FWIW, I have several locomotives that get high-centered on O27 switches, they don't have much travel in the center rail pickups. They seem to function fine on standard O22 switches, so I just stopped worrying about it.


----------



## novice

*TJ* - Where do I get the loco model number - is it the number on the side?

If so it says - 8757 Conrail - it came with the Great Plains Express Lionel train set - given to me by the father in law.

I'd like to get a steamer as that would fit the layout much better, but it is what it is 

The switches are all now working - not 100% but 90% and that's good enough for me.

Even the remotes are working - I'll start to bury the wires this weekend if I get time. Got lots to do this weekend lol.
*
Gunrunnerjohn* - I'm on a budget and very glad I didn't have to buy more switches - they are just too expensive at this point. I'll look out for these 022 switches though in case I see a deal - the 5121/5122 are all over $30.00


----------



## gunrunnerjohn

Well, you have to change your track if you go with 022 switches, they're O31 style. Bigger pins and taller rails, and 31" diameter curves at a minimum.

If you want more 5121-5122 ( or the later model 6-65121-22 ones ) switches, I'll make you a better deal for like new ones in the box.

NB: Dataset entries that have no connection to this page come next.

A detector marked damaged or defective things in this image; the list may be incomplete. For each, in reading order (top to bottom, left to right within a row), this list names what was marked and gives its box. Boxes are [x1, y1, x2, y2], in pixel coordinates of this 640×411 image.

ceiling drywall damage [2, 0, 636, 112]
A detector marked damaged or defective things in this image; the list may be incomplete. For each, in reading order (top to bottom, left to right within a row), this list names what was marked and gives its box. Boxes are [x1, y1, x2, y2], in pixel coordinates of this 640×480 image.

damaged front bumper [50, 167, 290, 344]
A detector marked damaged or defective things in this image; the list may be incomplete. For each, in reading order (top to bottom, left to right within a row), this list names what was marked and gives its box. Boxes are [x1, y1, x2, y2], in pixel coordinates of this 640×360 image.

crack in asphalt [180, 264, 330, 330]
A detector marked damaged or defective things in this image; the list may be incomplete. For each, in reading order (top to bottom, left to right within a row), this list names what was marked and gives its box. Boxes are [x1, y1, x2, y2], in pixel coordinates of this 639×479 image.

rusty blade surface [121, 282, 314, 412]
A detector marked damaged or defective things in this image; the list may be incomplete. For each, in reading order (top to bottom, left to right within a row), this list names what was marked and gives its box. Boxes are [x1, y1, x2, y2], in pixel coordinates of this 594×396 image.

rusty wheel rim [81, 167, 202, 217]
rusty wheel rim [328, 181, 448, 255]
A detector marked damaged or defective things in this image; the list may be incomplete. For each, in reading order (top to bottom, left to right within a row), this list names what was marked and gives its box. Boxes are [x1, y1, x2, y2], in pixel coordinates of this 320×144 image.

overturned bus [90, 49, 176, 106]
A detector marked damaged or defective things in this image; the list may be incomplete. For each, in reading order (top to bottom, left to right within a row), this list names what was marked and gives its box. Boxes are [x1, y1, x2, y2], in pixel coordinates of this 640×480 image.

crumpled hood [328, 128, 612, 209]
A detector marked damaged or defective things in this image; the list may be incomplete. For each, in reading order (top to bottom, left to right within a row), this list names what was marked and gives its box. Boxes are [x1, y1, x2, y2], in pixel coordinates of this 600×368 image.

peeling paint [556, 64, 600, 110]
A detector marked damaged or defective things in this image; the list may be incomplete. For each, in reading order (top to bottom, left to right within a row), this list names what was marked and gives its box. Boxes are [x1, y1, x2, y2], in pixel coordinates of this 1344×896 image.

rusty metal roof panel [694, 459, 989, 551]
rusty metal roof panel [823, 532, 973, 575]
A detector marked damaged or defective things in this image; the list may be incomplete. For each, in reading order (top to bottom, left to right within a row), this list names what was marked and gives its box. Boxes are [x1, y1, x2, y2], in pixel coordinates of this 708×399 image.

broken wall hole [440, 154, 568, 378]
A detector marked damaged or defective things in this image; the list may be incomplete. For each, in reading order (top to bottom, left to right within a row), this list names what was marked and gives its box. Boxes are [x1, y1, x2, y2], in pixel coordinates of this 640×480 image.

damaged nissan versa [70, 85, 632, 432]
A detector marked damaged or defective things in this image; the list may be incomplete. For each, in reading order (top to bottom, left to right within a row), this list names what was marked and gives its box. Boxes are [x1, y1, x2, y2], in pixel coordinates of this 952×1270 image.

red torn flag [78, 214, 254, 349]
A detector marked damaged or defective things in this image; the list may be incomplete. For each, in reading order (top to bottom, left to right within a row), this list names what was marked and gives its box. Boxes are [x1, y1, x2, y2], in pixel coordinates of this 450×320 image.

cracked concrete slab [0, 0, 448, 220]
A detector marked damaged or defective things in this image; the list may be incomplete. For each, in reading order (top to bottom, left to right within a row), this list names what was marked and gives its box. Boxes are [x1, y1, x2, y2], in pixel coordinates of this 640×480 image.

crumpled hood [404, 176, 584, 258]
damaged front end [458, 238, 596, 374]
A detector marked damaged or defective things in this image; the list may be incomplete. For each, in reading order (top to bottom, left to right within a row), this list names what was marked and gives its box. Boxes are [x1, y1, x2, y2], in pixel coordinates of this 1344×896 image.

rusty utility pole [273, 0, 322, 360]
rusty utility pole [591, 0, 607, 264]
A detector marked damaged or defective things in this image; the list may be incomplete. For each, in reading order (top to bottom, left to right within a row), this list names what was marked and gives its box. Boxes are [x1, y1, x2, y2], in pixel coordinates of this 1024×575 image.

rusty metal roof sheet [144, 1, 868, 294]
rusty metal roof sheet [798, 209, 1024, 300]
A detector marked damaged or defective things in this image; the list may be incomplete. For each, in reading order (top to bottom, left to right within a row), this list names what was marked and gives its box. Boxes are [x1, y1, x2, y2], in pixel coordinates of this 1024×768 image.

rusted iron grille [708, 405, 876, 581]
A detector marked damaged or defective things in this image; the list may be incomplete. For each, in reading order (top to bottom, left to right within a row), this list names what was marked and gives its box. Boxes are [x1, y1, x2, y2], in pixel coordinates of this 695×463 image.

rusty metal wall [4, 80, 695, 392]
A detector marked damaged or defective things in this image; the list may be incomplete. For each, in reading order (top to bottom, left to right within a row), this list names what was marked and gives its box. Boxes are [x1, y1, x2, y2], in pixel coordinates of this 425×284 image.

PM me if you have any interest.


----------



## novice

Thanks gunrunnerjohn - I think I have enough of those switches now - 4R/4L and all seem to be working now - thanks to you guys.

I certainly appreciate the offer and if I do need more - you'll be the first to know


----------



## gunrunnerjohn

No problem, just figured I'd let you know there are better deals than eBay.


----------